4. Do you intentionally incorporate deep learning processes in your teaching? If so:
How do your learners respond?
What do you find rewarding and challenging?
I do try to incorporate deep learning processes into my teaching. I often structure all my lessons/projects/units on Big Ideas and personal connections which fundamentally connect to deep learning as students need to apply information and knowledge to issues they care about and integrate it into how they view the world.
Students often respond quite positively because it creates natural and authentic engagement with topics that they normally find boring or uninteresting. Subjects that sometimes seem divorced from their real world experience take on a new meaningful character as they struggle to apply new information to how they view things within their world. I also find it very beneficial because students are no longer tasked with memorizing or reproducing a piece of knowledge, but rather asked to develop their own understanding or simply develop their own curiosity, which is much more rewarding and challenging for them. It removes any questions of “why do I need to learn this?” and instead empowers students to ask meaningful questions which fuels their desire for deep learning. Students are very happy to challenge me, the system, or previously held ideas and see if they can come up with novel ideas or alternate ways of doing things, really testing their creativity and problem solving and flexing those deep learning skills.
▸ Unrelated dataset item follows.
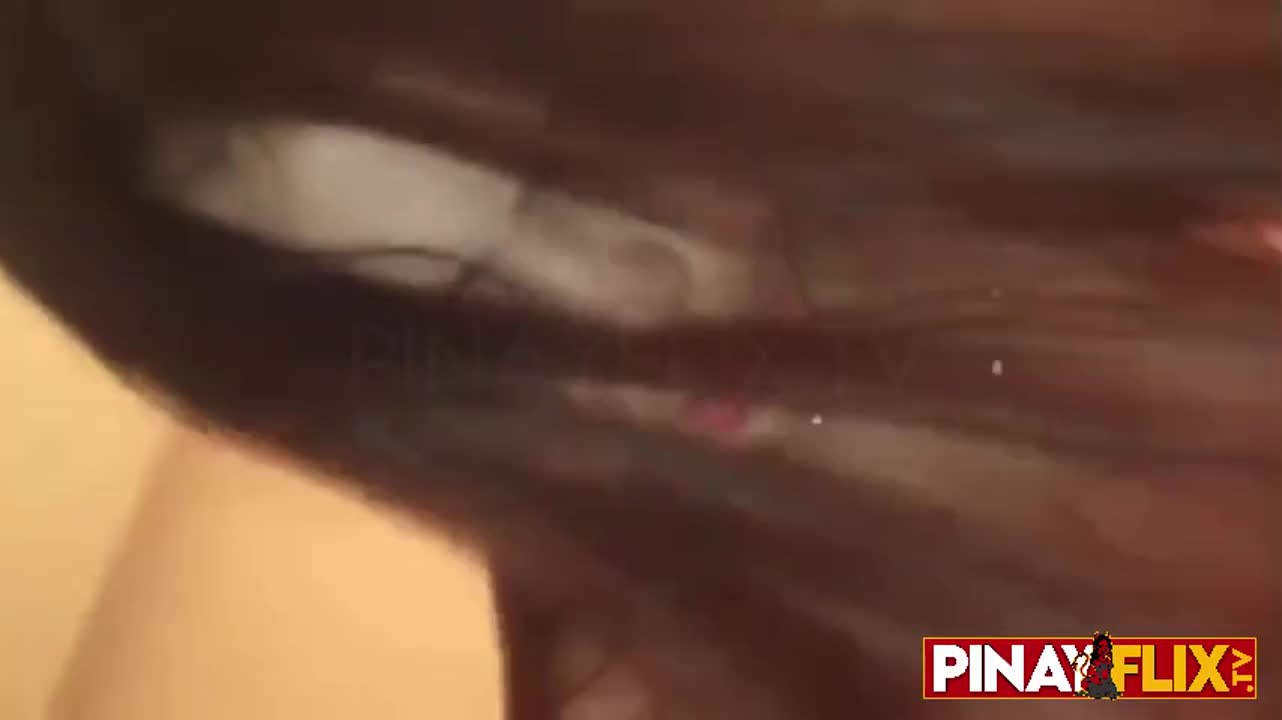 (ฟิลิปปินส์) คลิปโป๊อยากได้เร็วๆแรงๆเลย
What I find most rewarding is the intrinsic motivation and confidence students develop. Reframing learning away from a value system that heavily prioritizes correct responses empowers students of different levels and abilities to succeed and develop rather than feel scared or discouraged when they can’t reproduce information on command. Deep learning, while incorporating surface understanding and knowledge, can happen at a level which encourages growth rather than results. A student struggling in math, who is several grades behind their peers, does not need to be focused on simply obtaining a certain result or score on a test. What they benefit most from is enhanced deep learning which builds on their fundamental understanding and helps them take ownership of their learning. Focusing on building deep learning means they can experience growth and development far greater than any numerical value on a test or exam. Similarly, students at a higher grade level are stimulated, inspired and challenged to go beyond what might be easy for them and develop more complex understandings of topics that fuels their development as well.
The most challenging aspect is building the confidence and resiliency in students to attempt deep learning and work within that framework since so many are used to the previous transmission model of education. I work mostly in East Asian countries and they rely heavily on memorization, reproducing information and tests. Students who have grown up in that system find open ended questions, reflections, collaborative work and open ended projects quite daunting. Building up their confidence and giving them the freedom to explore that newfound space for learning can be quite scary for them and challenging as an educator.